| Task requirements |
Rewrite the material below with every instance of "damask patterned" replaced by "floral patterned" and everything else unchanged. Leave out the pictures.

| Extracted records |
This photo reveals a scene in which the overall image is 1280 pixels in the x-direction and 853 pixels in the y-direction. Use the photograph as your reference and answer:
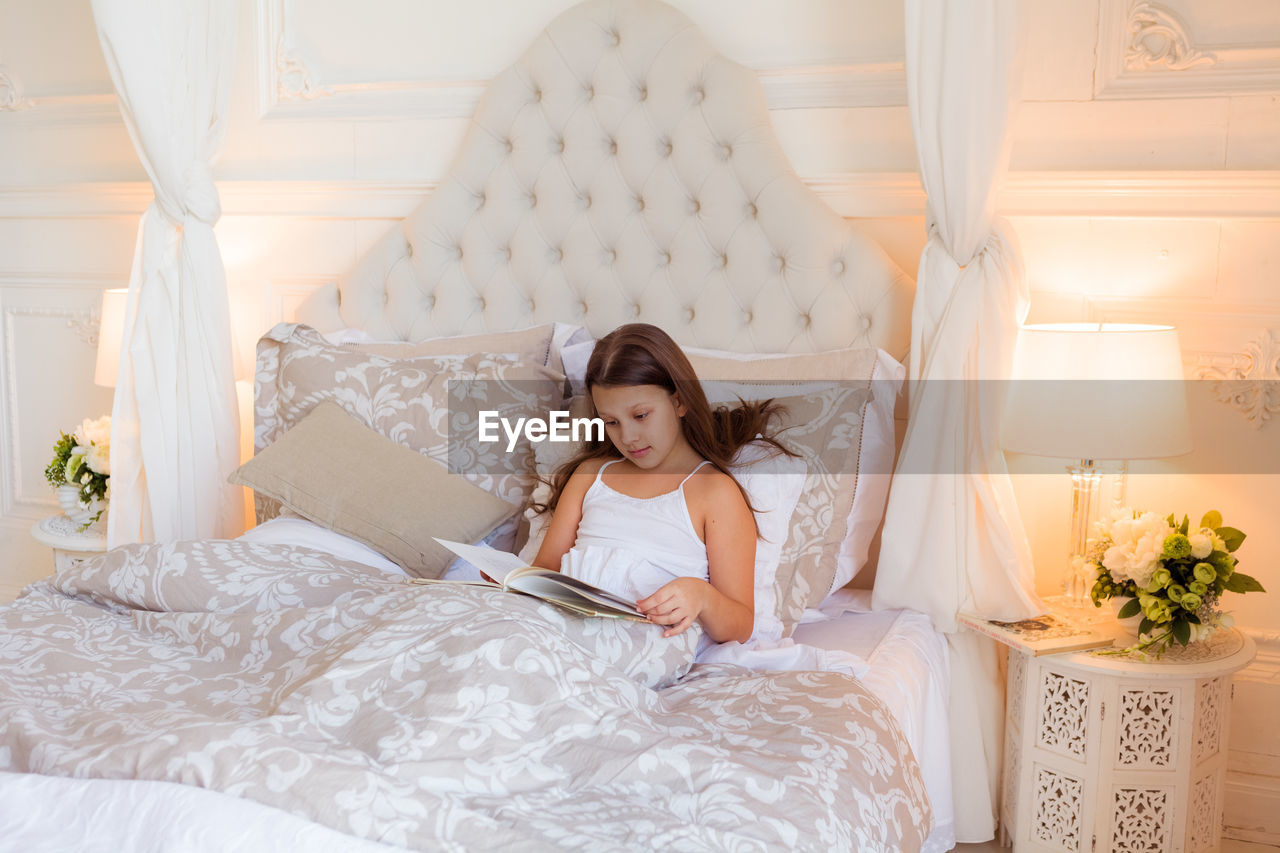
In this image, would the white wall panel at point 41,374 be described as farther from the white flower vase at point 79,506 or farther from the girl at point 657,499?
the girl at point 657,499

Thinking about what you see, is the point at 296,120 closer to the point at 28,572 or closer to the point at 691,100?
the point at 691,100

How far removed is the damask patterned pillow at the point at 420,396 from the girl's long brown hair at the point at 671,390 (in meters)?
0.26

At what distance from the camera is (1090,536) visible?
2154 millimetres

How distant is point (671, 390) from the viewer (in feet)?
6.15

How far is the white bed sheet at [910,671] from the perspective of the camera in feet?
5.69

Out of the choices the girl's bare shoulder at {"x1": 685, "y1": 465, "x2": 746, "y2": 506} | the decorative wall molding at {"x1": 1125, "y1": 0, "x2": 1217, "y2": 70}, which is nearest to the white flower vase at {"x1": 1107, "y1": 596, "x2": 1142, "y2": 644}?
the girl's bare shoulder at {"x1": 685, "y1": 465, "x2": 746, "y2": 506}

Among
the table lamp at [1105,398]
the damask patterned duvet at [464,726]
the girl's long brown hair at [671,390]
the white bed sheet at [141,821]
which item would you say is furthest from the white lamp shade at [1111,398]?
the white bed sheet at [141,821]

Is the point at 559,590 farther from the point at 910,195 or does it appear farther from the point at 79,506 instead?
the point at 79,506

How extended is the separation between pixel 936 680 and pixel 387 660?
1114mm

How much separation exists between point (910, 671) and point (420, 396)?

| Result for this task |
This photo reveals a scene in which the overall image is 1280 pixels in the x-direction and 853 pixels in the y-direction. Use the photograph as your reference and answer:
In this image, would the white wall panel at point 41,374 be described as farther from the white flower vase at point 79,506 or farther from the girl at point 657,499?
the girl at point 657,499

Thinking about what you see, is the point at 296,120 closer to the point at 28,572 or closer to the point at 691,100?
the point at 691,100

How far removed is the floral patterned pillow at the point at 420,396 from the girl's long brown hair at the point at 671,390 (in meters)?
0.26

At what distance from the camera is (1090,536) visible?
2154 millimetres

How distant is point (671, 390) from the viewer (in feet)?
6.15

How far is the white bed sheet at [910,671] from the perspective of the camera in feet?
5.69

Out of the choices the girl's bare shoulder at {"x1": 685, "y1": 465, "x2": 746, "y2": 506} | the decorative wall molding at {"x1": 1125, "y1": 0, "x2": 1217, "y2": 70}, which is nearest to the white flower vase at {"x1": 1107, "y1": 596, "x2": 1142, "y2": 644}?
the girl's bare shoulder at {"x1": 685, "y1": 465, "x2": 746, "y2": 506}

Among
the table lamp at [1105,398]
the floral patterned duvet at [464,726]
the girl's long brown hair at [671,390]
the white bed sheet at [141,821]
which item would you say is furthest from the white lamp shade at [1111,398]?
the white bed sheet at [141,821]

Is the point at 559,590 farther from the point at 910,195 or does it appear farther from the point at 79,506 instead?
the point at 79,506

How extended is the separation between pixel 936 680 and pixel 387 660?
1114mm

How much separation exists between point (910, 671) and point (420, 396)?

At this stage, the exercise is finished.